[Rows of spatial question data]
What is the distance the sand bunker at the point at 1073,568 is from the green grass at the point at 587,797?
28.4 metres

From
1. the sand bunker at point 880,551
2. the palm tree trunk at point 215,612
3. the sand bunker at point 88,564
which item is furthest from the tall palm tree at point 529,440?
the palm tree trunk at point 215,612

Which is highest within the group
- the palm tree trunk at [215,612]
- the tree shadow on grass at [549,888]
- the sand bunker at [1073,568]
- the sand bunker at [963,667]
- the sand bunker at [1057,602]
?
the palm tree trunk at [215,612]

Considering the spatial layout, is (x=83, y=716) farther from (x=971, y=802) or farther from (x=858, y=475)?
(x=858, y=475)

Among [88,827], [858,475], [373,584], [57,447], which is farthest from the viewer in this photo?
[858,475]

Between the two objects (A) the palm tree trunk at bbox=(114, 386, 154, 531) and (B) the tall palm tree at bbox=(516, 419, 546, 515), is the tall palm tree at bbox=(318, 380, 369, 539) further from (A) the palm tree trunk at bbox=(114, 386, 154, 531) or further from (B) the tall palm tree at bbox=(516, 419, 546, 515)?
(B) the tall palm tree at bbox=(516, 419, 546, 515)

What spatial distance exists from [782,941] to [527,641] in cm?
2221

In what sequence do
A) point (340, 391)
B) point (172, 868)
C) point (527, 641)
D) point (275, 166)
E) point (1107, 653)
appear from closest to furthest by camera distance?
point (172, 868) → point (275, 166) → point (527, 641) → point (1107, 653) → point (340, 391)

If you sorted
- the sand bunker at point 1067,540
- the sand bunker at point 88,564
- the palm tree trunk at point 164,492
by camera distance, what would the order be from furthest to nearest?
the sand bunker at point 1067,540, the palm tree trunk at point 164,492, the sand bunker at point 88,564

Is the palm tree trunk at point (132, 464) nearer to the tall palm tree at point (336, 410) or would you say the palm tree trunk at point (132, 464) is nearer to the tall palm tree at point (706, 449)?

==

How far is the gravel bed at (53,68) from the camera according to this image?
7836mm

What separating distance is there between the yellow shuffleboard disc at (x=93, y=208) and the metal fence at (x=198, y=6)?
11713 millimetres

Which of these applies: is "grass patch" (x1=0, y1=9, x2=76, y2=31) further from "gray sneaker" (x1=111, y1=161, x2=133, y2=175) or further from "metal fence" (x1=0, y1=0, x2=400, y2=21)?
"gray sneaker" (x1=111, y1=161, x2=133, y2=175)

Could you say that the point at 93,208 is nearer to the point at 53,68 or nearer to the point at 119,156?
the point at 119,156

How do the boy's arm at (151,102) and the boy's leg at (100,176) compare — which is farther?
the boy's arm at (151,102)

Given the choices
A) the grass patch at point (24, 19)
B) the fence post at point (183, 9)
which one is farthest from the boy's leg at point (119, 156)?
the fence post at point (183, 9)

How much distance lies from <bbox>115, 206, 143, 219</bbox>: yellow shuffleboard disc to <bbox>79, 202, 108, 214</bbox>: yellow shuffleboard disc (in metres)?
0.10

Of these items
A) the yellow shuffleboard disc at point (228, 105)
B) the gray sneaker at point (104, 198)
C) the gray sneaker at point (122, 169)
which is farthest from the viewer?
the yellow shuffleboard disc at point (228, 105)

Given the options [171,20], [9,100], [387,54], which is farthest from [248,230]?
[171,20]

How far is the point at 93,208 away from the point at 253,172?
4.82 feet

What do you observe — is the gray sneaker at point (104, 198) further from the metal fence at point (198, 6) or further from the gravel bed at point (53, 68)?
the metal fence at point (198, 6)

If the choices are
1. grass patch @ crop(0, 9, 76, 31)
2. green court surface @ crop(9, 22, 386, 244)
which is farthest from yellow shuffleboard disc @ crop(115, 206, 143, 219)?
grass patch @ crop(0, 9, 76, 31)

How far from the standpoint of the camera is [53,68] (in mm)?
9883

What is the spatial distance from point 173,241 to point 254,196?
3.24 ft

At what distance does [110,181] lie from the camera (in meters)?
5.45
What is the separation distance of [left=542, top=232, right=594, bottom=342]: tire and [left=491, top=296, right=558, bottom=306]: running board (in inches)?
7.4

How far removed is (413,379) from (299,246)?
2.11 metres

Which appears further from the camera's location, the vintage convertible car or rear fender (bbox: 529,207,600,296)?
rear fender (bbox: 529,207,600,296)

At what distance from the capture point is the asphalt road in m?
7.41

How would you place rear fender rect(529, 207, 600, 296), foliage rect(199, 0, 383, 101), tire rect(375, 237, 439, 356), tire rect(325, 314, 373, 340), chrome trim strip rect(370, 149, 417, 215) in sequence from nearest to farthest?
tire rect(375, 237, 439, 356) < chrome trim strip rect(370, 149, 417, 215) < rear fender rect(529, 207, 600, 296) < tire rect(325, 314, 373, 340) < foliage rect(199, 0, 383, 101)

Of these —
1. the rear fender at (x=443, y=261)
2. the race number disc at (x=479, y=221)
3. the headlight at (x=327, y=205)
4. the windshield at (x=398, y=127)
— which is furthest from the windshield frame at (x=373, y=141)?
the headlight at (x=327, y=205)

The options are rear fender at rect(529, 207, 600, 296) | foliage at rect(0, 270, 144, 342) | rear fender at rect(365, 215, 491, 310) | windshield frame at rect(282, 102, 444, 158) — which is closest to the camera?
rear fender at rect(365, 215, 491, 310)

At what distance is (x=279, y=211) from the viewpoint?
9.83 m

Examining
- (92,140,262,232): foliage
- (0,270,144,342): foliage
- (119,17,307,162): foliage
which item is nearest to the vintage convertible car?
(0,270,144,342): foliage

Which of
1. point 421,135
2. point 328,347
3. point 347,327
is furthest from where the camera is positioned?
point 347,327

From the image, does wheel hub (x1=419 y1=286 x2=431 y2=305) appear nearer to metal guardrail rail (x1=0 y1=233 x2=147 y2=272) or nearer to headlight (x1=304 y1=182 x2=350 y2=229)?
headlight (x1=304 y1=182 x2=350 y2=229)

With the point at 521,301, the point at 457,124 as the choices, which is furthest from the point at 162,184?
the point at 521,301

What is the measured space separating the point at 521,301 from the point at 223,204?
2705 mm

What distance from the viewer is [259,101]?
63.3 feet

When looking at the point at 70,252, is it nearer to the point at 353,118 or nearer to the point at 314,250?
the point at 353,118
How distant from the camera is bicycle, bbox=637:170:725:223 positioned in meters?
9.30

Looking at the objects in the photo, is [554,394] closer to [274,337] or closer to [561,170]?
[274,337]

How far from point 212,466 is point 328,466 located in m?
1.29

* **What is asked**
Collect every line of the records above that contains the word "frame", treating uppercase and lowercase as different.

* **Expected answer**
— which is furthest from the windshield frame at (x=373, y=141)?
The options are rear fender at rect(529, 207, 600, 296) | foliage at rect(0, 270, 144, 342) | rear fender at rect(365, 215, 491, 310) | windshield frame at rect(282, 102, 444, 158) — which is closest to the camera?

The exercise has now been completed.